3.6. BREVES APONTAMENTOS SOBRE O MOMENTO HISTÓRICO APÓS O

Se com relação ao processo criminal dos 23 da Copa não houve desdobramentos após a promulgação da sentença em julho de 2018, o período histórico foi de intensas e alarmantes reviravoltas políticas. Em 2016, após o processo de impeachment que retirou a presidenta Dilma Rousseff do poder, seu vice, Michel Temer, do MDB, retomou uma política mais explicitamente neoliberal, que acarretou retrocessos significativos para o povo brasileiro – como, por exemplo, a aprovação de uma reforma trabalhista que acarretou perdas de direitos para a classe trabalhadora.

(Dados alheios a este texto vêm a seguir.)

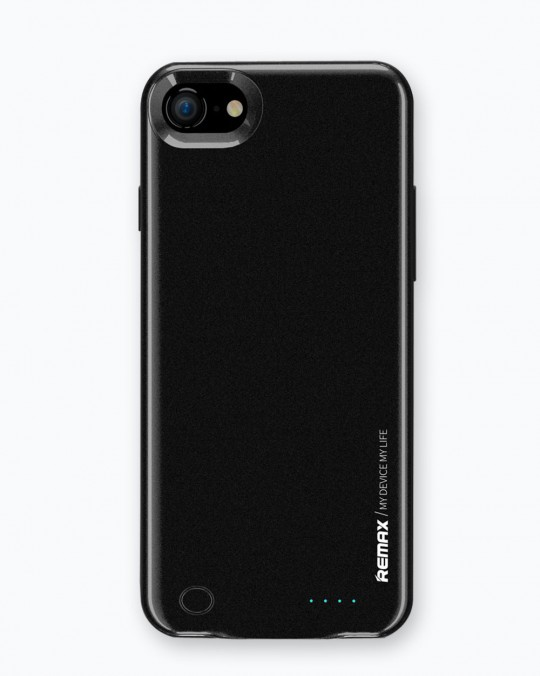 Energy Jacket for iPhone 7 2400 mAh Black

O processo de impeachment de Rousseff foi considerado por grande parcela da esquerda brasileira um golpe de estado sancionado pelo poder legislativo. Desde então, o debate sobre a existência ou não de uma democracia em terras brasileiras foi ampliado.

No último ano do mandato de Temer, o país presenciou uma corrida eleitoral protagonizada pelos candidatos Jair Bolsonaro, do PSL e Luís Inácio “Lula” da Silva, do PT, que comandou a maior parte de sua campanha de dentro da cadeia, tendo sido preso no dia 8 de abril de 2018, condenado em segunda instância a 12 anos e um mês de reclusão em regime

fechado pelos crimes de lavagem de dinheiro e corrupção passiva, em ação penal envolvendo um apartamento triplex na cidade litorânea de Guarujá, em SP.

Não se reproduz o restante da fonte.